Y no es que sea estéril el uso de este tipo de instrumentos para valorar las aptitudes de los alumnos y alumnas, sino que nos permite averiguar, nada más y nada menos, si el funcionamiento de las estructuras cerebrales responsables de cada una de estas capacidades es el adecuado. Pero, el problema surge cuando una persona no logra realizar adecuadamente las actividades del día a día, a pesar de obtener un buen rendimiento en este tipo de pruebas estandarizadas, con unas puntuaciones que se encuentran dentro de la media de las puntuaciones de chicos y chicas de edades similares.

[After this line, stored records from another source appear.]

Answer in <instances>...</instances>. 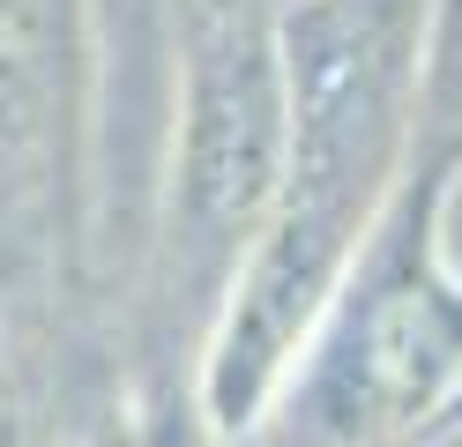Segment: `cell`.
<instances>
[{
  "label": "cell",
  "mask_w": 462,
  "mask_h": 447,
  "mask_svg": "<svg viewBox=\"0 0 462 447\" xmlns=\"http://www.w3.org/2000/svg\"><path fill=\"white\" fill-rule=\"evenodd\" d=\"M112 447H187V440H171V433H127V440H112Z\"/></svg>",
  "instance_id": "obj_3"
},
{
  "label": "cell",
  "mask_w": 462,
  "mask_h": 447,
  "mask_svg": "<svg viewBox=\"0 0 462 447\" xmlns=\"http://www.w3.org/2000/svg\"><path fill=\"white\" fill-rule=\"evenodd\" d=\"M291 157L283 30L262 0H201L187 45V127H180V209L171 231L201 261L231 268L269 224Z\"/></svg>",
  "instance_id": "obj_1"
},
{
  "label": "cell",
  "mask_w": 462,
  "mask_h": 447,
  "mask_svg": "<svg viewBox=\"0 0 462 447\" xmlns=\"http://www.w3.org/2000/svg\"><path fill=\"white\" fill-rule=\"evenodd\" d=\"M462 373V284L432 268H395L351 298L321 366L299 387V417L313 440L358 447L425 417Z\"/></svg>",
  "instance_id": "obj_2"
}]
</instances>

Ante estas circunstancias, además, es necesario valorar en qué grado una persona consigue un nivel de autonomía y actividad social propios de su edad.
En el primero de los casos estaríamos midiendo la capacidad para realizar ciertos tipos de operaciones de clasificación, deducción o memoria, mientras que en el segundo caso se trataría de medir cómo se usan estas habilidades en conjunto, principalmente a través del uso de instrumentos de evaluación de la conducta adaptativa.
Esta conducta adaptativa ha ido cobrando, con el paso de los años, cada vez mayor importancia en la valoración del funcionamiento de cualquier persona.
En las consultas de psicología nos hemos encontrado con frecuencia personas que, a pesar de conseguir buenas puntuaciones en las pruebas estandarizadas de inteligencia, no pueden realizar ciertos tipos de trabajos por requerir cierta regulación emocional, organización y planificación de las conductas, eligir adecuadamente el orden de los factores que requiere la operación o mantener la constancia y persistencia necesarias para llegar al producto final deseado.
Es por ello que una valoración adecuada del funcionamiento de cualquier alumno debería incluir por un lado las pruebas tradicionales de inteligencia que puedan descartar la presencia de problemas de razonamiento, memoria, atención, toma de decisiones, aprendizaje académico o aprendizaje a través de la experiencia. Y, por otro lado, la valoración de posibles déficits en el funcionamiento adaptativo que interfieran en un adecuado funcionamiento y responsabilidad social, impidiendo así el desarrollo de una vida satisfactoria y con un nivel de autonomía propio de cada edad determinada (APA, 2013).
Así que no parece que nos alejemos mucho de la teoría al valorar la competencia social y las competencias en habilidades de la vida diaria como componentes de un buen nivel de adaptación y partes fundamentales del desarrollo intelectual de cualquier alumno.